_What is required_
Copy the rows below word for word, leaving none out.

_Dataset records_
※ ※ ※

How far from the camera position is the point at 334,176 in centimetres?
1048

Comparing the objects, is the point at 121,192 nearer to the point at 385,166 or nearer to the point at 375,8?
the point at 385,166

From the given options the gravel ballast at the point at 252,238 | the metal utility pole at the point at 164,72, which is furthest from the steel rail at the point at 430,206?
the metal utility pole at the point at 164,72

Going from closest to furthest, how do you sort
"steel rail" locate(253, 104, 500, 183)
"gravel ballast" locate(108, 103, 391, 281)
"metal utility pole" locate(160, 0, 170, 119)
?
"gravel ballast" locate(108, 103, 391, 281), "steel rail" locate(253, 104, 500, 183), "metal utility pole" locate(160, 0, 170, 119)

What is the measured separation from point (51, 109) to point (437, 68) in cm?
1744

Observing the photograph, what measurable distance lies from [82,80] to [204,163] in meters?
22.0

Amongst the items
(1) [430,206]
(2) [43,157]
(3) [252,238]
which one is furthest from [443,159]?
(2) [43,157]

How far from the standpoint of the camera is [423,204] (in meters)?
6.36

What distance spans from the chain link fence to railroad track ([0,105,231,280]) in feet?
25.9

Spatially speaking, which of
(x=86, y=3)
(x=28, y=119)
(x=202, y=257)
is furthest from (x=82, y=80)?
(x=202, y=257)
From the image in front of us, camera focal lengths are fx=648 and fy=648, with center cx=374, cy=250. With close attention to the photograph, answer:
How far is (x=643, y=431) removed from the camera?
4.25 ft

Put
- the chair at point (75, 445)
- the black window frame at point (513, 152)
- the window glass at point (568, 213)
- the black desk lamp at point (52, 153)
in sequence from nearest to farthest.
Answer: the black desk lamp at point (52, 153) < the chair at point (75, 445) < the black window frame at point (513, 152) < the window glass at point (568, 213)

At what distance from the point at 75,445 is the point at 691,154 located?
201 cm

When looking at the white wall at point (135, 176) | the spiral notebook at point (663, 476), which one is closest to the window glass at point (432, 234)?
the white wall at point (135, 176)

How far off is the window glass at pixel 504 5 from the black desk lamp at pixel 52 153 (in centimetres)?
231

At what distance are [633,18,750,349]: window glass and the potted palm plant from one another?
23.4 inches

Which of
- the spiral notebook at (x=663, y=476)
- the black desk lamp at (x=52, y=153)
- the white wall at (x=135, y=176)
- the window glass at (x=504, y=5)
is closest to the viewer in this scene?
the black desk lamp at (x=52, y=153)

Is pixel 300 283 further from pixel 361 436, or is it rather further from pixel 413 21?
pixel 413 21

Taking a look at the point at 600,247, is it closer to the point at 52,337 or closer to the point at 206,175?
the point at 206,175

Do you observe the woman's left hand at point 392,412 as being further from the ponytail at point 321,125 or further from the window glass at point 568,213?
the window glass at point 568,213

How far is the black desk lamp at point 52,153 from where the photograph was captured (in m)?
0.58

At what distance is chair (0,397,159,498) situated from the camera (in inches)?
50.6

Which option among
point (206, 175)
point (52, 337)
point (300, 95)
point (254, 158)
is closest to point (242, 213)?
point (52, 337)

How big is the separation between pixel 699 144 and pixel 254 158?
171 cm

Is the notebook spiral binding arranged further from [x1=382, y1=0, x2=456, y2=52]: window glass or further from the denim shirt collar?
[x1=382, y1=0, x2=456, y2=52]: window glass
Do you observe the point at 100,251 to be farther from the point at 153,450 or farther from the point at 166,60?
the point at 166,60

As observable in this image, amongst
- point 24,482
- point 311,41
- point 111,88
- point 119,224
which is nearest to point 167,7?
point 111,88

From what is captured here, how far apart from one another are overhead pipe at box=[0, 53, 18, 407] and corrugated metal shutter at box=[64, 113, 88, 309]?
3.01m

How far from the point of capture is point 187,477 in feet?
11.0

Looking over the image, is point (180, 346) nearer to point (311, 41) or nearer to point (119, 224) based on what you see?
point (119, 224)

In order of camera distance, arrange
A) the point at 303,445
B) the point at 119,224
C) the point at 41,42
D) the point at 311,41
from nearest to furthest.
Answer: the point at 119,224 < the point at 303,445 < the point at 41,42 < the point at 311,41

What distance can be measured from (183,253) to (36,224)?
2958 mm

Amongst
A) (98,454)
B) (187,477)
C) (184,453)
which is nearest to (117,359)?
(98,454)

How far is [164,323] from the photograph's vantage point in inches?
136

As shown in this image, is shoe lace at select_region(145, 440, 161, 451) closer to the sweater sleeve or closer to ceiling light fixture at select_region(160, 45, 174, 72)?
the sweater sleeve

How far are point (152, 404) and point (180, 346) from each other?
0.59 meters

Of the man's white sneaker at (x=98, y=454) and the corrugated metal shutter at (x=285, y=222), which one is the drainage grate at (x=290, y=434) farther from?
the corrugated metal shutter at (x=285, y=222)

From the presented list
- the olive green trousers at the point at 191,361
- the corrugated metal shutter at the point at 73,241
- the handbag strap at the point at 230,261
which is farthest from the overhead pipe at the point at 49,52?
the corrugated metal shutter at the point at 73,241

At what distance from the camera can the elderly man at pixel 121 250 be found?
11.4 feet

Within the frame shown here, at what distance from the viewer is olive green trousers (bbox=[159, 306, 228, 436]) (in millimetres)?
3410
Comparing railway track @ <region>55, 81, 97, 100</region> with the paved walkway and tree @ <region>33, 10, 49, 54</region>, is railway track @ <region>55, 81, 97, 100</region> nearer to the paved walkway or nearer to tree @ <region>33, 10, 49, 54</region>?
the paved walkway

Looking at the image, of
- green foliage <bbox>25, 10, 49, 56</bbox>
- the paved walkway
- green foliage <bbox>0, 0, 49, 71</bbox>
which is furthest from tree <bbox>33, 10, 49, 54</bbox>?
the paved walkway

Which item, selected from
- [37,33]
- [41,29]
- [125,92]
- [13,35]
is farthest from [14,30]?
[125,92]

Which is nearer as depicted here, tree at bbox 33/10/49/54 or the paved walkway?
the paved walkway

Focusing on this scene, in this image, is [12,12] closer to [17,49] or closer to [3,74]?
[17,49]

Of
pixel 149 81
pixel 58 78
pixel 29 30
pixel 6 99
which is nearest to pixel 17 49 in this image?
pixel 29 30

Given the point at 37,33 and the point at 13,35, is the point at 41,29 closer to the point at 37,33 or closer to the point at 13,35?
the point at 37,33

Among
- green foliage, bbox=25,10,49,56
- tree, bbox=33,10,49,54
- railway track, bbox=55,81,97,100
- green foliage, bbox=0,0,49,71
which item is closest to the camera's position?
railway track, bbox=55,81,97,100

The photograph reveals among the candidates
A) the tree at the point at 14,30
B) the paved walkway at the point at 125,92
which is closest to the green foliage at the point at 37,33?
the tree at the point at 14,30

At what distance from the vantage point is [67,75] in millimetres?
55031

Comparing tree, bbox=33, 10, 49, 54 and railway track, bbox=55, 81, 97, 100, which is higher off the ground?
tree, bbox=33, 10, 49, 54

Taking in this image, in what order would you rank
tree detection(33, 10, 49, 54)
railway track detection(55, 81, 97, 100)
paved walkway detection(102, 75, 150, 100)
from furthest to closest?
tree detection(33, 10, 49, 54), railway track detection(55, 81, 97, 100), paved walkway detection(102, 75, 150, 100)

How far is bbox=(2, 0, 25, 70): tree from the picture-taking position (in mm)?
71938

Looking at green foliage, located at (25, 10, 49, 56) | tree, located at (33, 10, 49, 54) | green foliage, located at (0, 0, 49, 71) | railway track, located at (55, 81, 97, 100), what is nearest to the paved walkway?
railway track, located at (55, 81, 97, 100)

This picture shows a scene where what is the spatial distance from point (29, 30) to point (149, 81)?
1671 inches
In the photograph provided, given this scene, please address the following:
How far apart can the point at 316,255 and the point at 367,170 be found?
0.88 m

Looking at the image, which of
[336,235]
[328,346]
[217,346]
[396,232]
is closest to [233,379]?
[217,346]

※ ※ ※

_Reply to the task_
How far from the camera position is the point at 334,176 in centimetres?
1048

Comparing the objects, is the point at 121,192 nearer to the point at 385,166 or nearer to the point at 375,8?
the point at 385,166

From the given options the gravel ballast at the point at 252,238 | the metal utility pole at the point at 164,72, which is furthest from the steel rail at the point at 430,206?
the metal utility pole at the point at 164,72

Going from closest to furthest, how do you sort
"steel rail" locate(253, 104, 500, 183)
"gravel ballast" locate(108, 103, 391, 281)
"metal utility pole" locate(160, 0, 170, 119)
?
"gravel ballast" locate(108, 103, 391, 281), "steel rail" locate(253, 104, 500, 183), "metal utility pole" locate(160, 0, 170, 119)

What is the measured separation from point (51, 109) to point (437, 68) in cm?
1744

Observing the photograph, what measurable distance lies from [82,80] to [204,163] in meters?
22.0

Amongst the items
(1) [430,206]
(2) [43,157]
(3) [252,238]
which one is furthest from [443,159]?
(2) [43,157]

How far from the standpoint of the camera is [423,204] (in meters)?
6.36

What distance spans from the chain link fence to railroad track ([0,105,231,280]) in feet?
25.9

Spatially speaking, which of
(x=86, y=3)
(x=28, y=119)
(x=202, y=257)
is furthest from (x=82, y=80)?
(x=202, y=257)
From the image in front of us, camera focal lengths are fx=648 and fy=648, with center cx=374, cy=250. With close attention to the photograph, answer:
How far is (x=643, y=431) removed from the camera?
4.25 ft

Put
- the chair at point (75, 445)
- the black window frame at point (513, 152)
- the window glass at point (568, 213)
- the black desk lamp at point (52, 153)
in sequence from nearest to farthest.
Answer: the black desk lamp at point (52, 153) < the chair at point (75, 445) < the black window frame at point (513, 152) < the window glass at point (568, 213)

At what distance from the point at 75,445 is the point at 691,154 located?
201 cm

When looking at the white wall at point (135, 176) | the spiral notebook at point (663, 476), which one is closest to the window glass at point (432, 234)?
the white wall at point (135, 176)

How far off is the window glass at pixel 504 5 from the black desk lamp at pixel 52 153 (in centimetres)?
231

At what distance are [633,18,750,349]: window glass and the potted palm plant from one another?
23.4 inches

Which of
- the spiral notebook at (x=663, y=476)
- the black desk lamp at (x=52, y=153)
- the white wall at (x=135, y=176)
- the window glass at (x=504, y=5)
is closest to the viewer in this scene?
the black desk lamp at (x=52, y=153)

Is pixel 300 283 further from pixel 361 436, or is it rather further from pixel 413 21?
pixel 413 21

Taking a look at the point at 600,247, is it closer to the point at 52,337 or closer to the point at 206,175?
the point at 206,175

Do you observe the woman's left hand at point 392,412 as being further from the ponytail at point 321,125 or further from the window glass at point 568,213?
the window glass at point 568,213

How far is the black desk lamp at point 52,153 from where the photograph was captured (in m)?
0.58

At what distance is chair (0,397,159,498) situated from the camera (in inches)?
50.6

Which option among
point (206, 175)
point (52, 337)
point (300, 95)
point (254, 158)
is closest to point (242, 213)?
point (52, 337)

How big is the separation between pixel 699 144 and pixel 254 158?
171 cm

Is the notebook spiral binding arranged further from [x1=382, y1=0, x2=456, y2=52]: window glass or further from the denim shirt collar?
[x1=382, y1=0, x2=456, y2=52]: window glass
Do you observe the point at 100,251 to be farther from the point at 153,450 or farther from the point at 166,60?
the point at 166,60

As observable in this image, amongst
- point 24,482
- point 311,41
- point 111,88
- point 119,224
which is nearest to point 167,7?
point 111,88

From what is captured here, how far apart from one another are overhead pipe at box=[0, 53, 18, 407] and corrugated metal shutter at box=[64, 113, 88, 309]?
3.01m

How far from the point of capture is point 187,477 in feet?
11.0

Looking over the image, is point (180, 346) nearer to point (311, 41) or nearer to point (119, 224) based on what you see?
point (119, 224)

In order of camera distance, arrange
A) the point at 303,445
B) the point at 119,224
C) the point at 41,42
D) the point at 311,41
from nearest to furthest.
Answer: the point at 119,224 < the point at 303,445 < the point at 41,42 < the point at 311,41

What distance can be measured from (183,253) to (36,224)?
2958 mm

Amongst
A) (98,454)
B) (187,477)
C) (184,453)
which is nearest to (117,359)?
(98,454)

How far is [164,323] from the photograph's vantage point in inches?
136

As shown in this image, is shoe lace at select_region(145, 440, 161, 451) closer to the sweater sleeve or closer to ceiling light fixture at select_region(160, 45, 174, 72)?
the sweater sleeve

How far are point (152, 404) and point (180, 346) from each other?
0.59 meters

Of the man's white sneaker at (x=98, y=454) and the corrugated metal shutter at (x=285, y=222), which one is the drainage grate at (x=290, y=434) farther from?
the corrugated metal shutter at (x=285, y=222)

From the presented list
- the olive green trousers at the point at 191,361
- the corrugated metal shutter at the point at 73,241
- the handbag strap at the point at 230,261
which is farthest from the overhead pipe at the point at 49,52?
the corrugated metal shutter at the point at 73,241

At what distance from the camera can the elderly man at pixel 121 250 be found?
11.4 feet

Within the frame shown here, at what distance from the viewer is olive green trousers (bbox=[159, 306, 228, 436]) (in millimetres)?
3410
Comparing railway track @ <region>55, 81, 97, 100</region> with the paved walkway and tree @ <region>33, 10, 49, 54</region>, is railway track @ <region>55, 81, 97, 100</region> nearer to the paved walkway or nearer to tree @ <region>33, 10, 49, 54</region>?
the paved walkway

Looking at the image, of
- green foliage <bbox>25, 10, 49, 56</bbox>
- the paved walkway
- green foliage <bbox>0, 0, 49, 71</bbox>
which is furthest from tree <bbox>33, 10, 49, 54</bbox>?
the paved walkway

Which item, selected from
- [37,33]
- [41,29]
- [125,92]
- [13,35]
is farthest from [14,30]?
[125,92]

Which is nearer as depicted here, tree at bbox 33/10/49/54 or the paved walkway?
the paved walkway

Focusing on this scene, in this image, is [12,12] closer to [17,49] or closer to [3,74]?
[17,49]

Of
pixel 149 81
pixel 58 78
pixel 29 30
pixel 6 99
which is nearest to pixel 17 49 in this image?
pixel 29 30

Given the point at 37,33 and the point at 13,35, is the point at 41,29 closer to the point at 37,33 or closer to the point at 13,35?
the point at 37,33

Among
- green foliage, bbox=25,10,49,56
- tree, bbox=33,10,49,54
- railway track, bbox=55,81,97,100
- green foliage, bbox=0,0,49,71
which item is closest to the camera's position?
railway track, bbox=55,81,97,100

The photograph reveals among the candidates
A) the tree at the point at 14,30
B) the paved walkway at the point at 125,92
which is closest to the green foliage at the point at 37,33?
the tree at the point at 14,30

At what distance from the vantage point is [67,75] in millimetres?
55031

Comparing tree, bbox=33, 10, 49, 54 and railway track, bbox=55, 81, 97, 100, which is higher off the ground?
tree, bbox=33, 10, 49, 54

Taking in this image, in what order would you rank
tree detection(33, 10, 49, 54)
railway track detection(55, 81, 97, 100)
paved walkway detection(102, 75, 150, 100)
from furthest to closest?
tree detection(33, 10, 49, 54), railway track detection(55, 81, 97, 100), paved walkway detection(102, 75, 150, 100)

How far is bbox=(2, 0, 25, 70): tree from the picture-taking position (in mm)?
71938

Looking at green foliage, located at (25, 10, 49, 56) | tree, located at (33, 10, 49, 54) | green foliage, located at (0, 0, 49, 71) | railway track, located at (55, 81, 97, 100), what is nearest to the paved walkway?
railway track, located at (55, 81, 97, 100)

This picture shows a scene where what is the spatial distance from point (29, 30) to point (149, 81)?
1671 inches
In the photograph provided, given this scene, please address the following:
How far apart can the point at 316,255 and the point at 367,170 be found?
0.88 m

Looking at the image, which of
[336,235]
[328,346]
[217,346]
[396,232]
is closest to [233,379]?
[217,346]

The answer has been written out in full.